▸ **Reading text**:
I don’t know if everyone is like this, but I want to think that a warm chocolate chip cookie takes everyone back to their childhood – I think my first memory of a chocolate chip cookie and looking back, probably the first time I took comfort from food or felt love through its simple preparation, was when our first childhood dog – ‘Puppy’ – original, I know…died.

I was curled up on dad’s lap in our old gray (it wasn’t old yet) recliner and I was sobbing and mom, from the kitchen, offered to make cookies – ‘maybe that will make us feel better’. I don’t remember the taste of the cookies or if we even ate them that night – I am sure we did, with large glasses of milk and spoons to fish out soggy lost bits and pieces. What I remember, as dad sat reassuring us that Puppy was in heaven causing ruckus up there, was that mom, while also mourning the loss of her beloved dog (even though she would holler and throw spoons in his direction from the back door when he would bark and howl), took time to bake us cookies – hoping they would ease our tears and cheer us up a bit. Which, I am sure they did.
Cookies have that sort of power. Especially if mom is making them.

Oatmeal Scotchies … guess what..you got it, comes with a memory. Like any cookie, they remind me of my grandma. As most things I bake do, but these are most definitely a Shirley memory. On Wednesday evenings, grandma had church choir practice or perhaps it was the Women’s Society meeting…all I know, is that she was at church on Wednesday nights and the church was just 2 blocks from our house. Therefore, Wednesday nights always guaranteed a visit from grandma and she normally brought a bake good ( and I wonder where I get this habit from). Cookies or pie. And if it was cookies…4 out of 5 times, they would be chewy oatmeal scotchies.

▸ **Dataset entries**:
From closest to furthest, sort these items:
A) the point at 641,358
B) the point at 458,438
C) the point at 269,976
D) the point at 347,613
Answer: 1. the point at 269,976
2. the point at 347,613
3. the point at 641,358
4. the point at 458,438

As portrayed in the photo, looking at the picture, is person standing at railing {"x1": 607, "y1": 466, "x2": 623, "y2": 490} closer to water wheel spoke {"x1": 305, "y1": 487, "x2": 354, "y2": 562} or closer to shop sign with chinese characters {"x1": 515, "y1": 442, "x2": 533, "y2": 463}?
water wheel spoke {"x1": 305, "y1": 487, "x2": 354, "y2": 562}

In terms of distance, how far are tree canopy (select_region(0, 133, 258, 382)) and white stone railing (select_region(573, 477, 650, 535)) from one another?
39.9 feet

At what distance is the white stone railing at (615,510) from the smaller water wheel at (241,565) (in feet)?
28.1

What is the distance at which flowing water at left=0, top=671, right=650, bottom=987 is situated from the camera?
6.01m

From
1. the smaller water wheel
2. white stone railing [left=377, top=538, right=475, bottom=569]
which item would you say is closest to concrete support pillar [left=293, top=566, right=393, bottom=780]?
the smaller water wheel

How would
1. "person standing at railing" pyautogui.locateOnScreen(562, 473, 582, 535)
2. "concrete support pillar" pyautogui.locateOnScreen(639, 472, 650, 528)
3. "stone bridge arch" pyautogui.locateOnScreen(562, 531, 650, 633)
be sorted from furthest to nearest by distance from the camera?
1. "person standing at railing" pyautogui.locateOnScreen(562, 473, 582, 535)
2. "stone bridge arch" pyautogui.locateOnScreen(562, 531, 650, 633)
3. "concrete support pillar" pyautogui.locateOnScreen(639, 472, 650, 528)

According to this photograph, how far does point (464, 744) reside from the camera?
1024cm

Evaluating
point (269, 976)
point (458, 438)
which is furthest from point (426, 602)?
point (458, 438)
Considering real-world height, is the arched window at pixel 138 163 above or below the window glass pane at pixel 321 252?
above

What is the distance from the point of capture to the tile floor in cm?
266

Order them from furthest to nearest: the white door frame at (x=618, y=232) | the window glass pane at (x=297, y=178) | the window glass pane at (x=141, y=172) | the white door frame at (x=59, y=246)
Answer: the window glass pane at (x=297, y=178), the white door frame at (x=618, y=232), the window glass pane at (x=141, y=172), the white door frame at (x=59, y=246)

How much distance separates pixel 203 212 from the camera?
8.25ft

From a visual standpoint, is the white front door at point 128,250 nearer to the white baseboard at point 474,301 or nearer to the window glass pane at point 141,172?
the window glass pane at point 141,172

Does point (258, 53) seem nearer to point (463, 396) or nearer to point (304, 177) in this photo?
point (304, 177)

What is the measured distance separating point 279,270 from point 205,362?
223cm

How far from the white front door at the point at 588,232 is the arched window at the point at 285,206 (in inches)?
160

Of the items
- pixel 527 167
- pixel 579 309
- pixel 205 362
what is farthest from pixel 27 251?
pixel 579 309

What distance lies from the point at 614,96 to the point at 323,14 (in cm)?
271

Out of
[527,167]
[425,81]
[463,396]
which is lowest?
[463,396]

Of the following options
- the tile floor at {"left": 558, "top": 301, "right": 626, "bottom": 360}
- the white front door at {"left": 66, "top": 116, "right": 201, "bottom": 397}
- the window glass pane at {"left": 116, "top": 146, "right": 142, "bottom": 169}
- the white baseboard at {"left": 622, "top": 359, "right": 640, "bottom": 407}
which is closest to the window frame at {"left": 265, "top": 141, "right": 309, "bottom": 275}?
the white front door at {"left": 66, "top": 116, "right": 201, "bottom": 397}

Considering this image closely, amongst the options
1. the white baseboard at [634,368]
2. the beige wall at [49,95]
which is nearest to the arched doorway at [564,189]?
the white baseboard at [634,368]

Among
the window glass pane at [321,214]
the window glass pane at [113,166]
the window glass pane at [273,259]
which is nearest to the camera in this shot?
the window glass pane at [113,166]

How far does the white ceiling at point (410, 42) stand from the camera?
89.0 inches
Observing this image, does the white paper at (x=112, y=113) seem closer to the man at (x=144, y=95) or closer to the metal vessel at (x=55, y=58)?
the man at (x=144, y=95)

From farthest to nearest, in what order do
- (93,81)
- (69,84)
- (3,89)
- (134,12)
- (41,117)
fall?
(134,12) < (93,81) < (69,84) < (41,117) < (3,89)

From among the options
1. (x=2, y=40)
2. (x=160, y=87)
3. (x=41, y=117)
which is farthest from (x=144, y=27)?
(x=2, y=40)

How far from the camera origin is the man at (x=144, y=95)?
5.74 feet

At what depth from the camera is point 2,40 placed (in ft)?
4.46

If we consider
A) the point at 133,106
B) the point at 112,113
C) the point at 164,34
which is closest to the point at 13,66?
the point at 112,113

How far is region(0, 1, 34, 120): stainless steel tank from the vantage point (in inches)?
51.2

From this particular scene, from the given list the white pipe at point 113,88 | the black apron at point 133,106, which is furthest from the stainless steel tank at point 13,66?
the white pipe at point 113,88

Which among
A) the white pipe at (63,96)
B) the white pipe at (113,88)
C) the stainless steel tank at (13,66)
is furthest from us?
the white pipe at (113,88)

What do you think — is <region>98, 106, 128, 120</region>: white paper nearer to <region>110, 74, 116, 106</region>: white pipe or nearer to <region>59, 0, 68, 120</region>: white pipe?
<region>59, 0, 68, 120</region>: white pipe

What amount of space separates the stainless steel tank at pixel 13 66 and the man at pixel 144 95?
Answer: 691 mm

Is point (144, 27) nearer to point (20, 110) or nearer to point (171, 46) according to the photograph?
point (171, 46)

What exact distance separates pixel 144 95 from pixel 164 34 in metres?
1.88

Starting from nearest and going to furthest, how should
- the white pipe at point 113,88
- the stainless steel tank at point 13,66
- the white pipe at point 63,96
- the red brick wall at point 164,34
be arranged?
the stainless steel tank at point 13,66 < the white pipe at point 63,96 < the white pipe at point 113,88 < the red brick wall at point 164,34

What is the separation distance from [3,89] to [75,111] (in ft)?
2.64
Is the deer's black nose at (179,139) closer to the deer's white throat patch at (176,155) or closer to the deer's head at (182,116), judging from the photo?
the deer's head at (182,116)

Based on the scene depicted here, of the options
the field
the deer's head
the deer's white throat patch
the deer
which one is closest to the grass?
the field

==

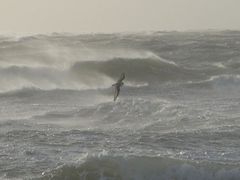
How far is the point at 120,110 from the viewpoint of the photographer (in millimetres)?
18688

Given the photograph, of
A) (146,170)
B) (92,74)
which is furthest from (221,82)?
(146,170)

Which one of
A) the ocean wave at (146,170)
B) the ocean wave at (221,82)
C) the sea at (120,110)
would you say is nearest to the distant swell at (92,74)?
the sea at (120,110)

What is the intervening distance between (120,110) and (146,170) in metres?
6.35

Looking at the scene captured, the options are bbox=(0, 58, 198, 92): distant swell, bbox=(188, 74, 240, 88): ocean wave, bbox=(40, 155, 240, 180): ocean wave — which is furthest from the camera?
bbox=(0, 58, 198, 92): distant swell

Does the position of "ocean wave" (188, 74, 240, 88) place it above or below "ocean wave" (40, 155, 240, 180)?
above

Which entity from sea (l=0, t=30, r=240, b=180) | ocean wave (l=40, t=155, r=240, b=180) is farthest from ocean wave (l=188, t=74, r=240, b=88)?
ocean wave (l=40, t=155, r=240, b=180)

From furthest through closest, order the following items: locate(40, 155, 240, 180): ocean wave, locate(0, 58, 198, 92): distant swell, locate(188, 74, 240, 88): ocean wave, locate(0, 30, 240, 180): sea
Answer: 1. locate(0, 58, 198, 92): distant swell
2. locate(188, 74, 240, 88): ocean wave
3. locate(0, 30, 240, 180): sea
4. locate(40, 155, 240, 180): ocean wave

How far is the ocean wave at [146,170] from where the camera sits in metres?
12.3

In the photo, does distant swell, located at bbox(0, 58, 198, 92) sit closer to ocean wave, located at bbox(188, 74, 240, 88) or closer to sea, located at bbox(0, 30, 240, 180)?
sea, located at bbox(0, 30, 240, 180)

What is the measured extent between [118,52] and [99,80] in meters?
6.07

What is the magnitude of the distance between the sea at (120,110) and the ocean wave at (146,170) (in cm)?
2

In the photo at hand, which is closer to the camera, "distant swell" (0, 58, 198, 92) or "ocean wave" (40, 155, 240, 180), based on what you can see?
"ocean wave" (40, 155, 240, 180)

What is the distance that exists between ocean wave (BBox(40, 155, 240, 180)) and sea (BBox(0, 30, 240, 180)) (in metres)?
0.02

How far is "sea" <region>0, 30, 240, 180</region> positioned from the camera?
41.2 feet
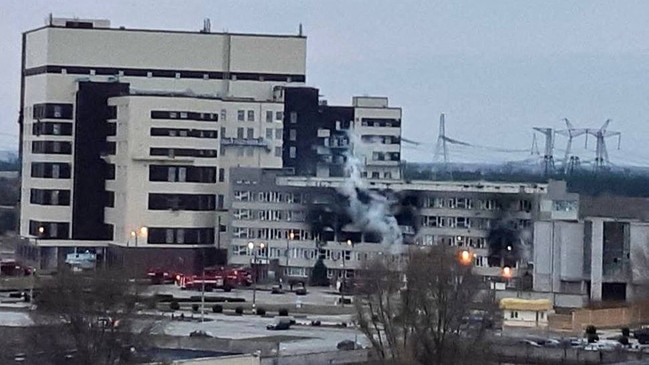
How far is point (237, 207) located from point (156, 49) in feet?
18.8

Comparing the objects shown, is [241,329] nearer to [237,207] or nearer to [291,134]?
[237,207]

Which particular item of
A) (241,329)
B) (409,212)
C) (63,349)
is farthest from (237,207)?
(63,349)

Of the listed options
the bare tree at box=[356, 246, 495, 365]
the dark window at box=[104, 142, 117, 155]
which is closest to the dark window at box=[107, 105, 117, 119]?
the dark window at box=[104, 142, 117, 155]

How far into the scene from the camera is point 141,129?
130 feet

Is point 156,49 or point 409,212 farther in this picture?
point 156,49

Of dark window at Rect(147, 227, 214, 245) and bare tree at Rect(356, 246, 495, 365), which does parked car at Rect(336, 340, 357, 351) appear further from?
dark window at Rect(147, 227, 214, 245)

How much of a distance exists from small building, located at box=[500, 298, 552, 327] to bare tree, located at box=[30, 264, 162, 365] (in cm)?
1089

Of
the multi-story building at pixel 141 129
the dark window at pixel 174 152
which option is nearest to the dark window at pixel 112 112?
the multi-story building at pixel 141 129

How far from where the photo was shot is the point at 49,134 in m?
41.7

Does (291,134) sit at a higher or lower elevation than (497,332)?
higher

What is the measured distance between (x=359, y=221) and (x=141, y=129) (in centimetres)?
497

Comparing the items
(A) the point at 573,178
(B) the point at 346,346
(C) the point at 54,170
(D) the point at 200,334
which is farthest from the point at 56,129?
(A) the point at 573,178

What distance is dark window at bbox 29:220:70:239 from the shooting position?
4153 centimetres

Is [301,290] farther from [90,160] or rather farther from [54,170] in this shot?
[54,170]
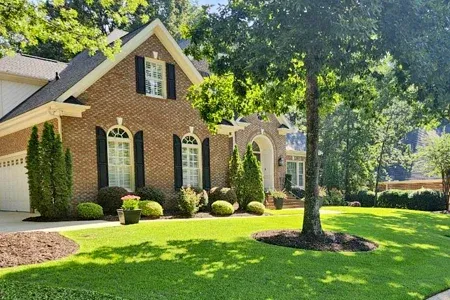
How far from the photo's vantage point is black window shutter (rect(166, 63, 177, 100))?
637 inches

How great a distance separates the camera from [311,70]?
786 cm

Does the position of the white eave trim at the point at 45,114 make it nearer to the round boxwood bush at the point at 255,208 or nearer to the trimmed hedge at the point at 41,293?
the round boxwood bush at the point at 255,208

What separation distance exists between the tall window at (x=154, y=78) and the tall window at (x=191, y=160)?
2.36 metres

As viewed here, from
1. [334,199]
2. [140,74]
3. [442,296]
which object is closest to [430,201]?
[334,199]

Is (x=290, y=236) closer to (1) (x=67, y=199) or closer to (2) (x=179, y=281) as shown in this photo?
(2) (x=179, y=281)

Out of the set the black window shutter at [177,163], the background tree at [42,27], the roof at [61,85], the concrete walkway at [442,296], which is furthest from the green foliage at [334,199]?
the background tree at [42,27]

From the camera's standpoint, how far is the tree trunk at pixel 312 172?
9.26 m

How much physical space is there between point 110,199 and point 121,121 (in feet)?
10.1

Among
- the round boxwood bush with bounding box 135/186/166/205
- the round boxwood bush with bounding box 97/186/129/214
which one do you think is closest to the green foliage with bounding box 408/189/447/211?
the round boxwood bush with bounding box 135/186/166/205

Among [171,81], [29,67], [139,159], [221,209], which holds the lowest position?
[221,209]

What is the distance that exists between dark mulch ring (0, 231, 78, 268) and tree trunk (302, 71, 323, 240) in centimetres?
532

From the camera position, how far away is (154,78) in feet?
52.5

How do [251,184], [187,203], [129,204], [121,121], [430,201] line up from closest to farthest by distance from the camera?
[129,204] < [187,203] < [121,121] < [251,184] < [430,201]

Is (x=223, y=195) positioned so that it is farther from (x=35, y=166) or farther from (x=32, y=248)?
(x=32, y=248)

...

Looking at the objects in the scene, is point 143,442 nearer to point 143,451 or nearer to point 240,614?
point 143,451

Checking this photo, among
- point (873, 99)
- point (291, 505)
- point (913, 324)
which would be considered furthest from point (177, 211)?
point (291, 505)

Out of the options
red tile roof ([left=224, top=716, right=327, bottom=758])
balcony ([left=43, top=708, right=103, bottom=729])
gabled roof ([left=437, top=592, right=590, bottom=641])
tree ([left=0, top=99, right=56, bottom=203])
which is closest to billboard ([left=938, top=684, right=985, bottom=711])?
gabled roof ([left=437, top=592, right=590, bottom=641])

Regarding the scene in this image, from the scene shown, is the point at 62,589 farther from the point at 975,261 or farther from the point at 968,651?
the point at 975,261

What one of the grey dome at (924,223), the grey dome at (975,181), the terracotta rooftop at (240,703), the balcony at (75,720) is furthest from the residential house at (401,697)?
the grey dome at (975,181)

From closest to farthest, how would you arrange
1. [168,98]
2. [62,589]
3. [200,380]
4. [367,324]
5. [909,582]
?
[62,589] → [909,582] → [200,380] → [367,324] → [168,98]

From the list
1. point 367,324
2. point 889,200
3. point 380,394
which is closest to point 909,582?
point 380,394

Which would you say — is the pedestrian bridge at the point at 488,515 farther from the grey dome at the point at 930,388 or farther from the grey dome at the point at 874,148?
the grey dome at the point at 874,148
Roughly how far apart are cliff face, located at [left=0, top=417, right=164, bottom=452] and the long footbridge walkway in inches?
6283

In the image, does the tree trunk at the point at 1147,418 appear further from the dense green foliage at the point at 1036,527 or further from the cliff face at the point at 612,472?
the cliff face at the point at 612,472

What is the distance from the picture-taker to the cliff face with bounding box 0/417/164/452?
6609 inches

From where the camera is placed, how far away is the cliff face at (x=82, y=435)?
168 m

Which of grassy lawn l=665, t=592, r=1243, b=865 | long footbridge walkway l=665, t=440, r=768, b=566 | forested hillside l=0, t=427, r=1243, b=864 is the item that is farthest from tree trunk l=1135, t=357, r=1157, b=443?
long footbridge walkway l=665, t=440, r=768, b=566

▸ **Tasks and exercises**:
a: Translate this sentence from the piece about childhood cookies into Spanish: "Cookies have that sort of power."
b: Carry on the piece about childhood cookies, picking up right after its last sentence.

▸ **Results for each task**:
a: Las galletas tienen ese tipo de poder.

b:
As grandma and mom sat and chit chatted and gossiped … we 3 kids scarfed down cookies, leaving just crumbs behind. Sore jaws and crumbs.
I hadn’t had an oatmeal scotchie in years. Years! Quite devastating, seeing how the recipe for these magic little guys are on the back of the bag of Nestle butterscotch chips. And when something is this good, there is really no need to tinker with the recipe. Well, I kinda did…I added roasted pecans, because pecans kind of rock in cookies. No?

Of all the cakes, cookies, and pies I have taken into work…I believe these cookies received the most hubbub. The container was returned with a pleading of it being refilled with more. People were hiding and stowing away cookies in lockers. They were being eaten 2 and 3 at a time. I wanna believe it was because these cookies were not only chewy and delicious, but because their flavor and texture and slight hint of cinnamon took them back.
Back to grandmas, school lunches, after school snacks, Wednesday nights.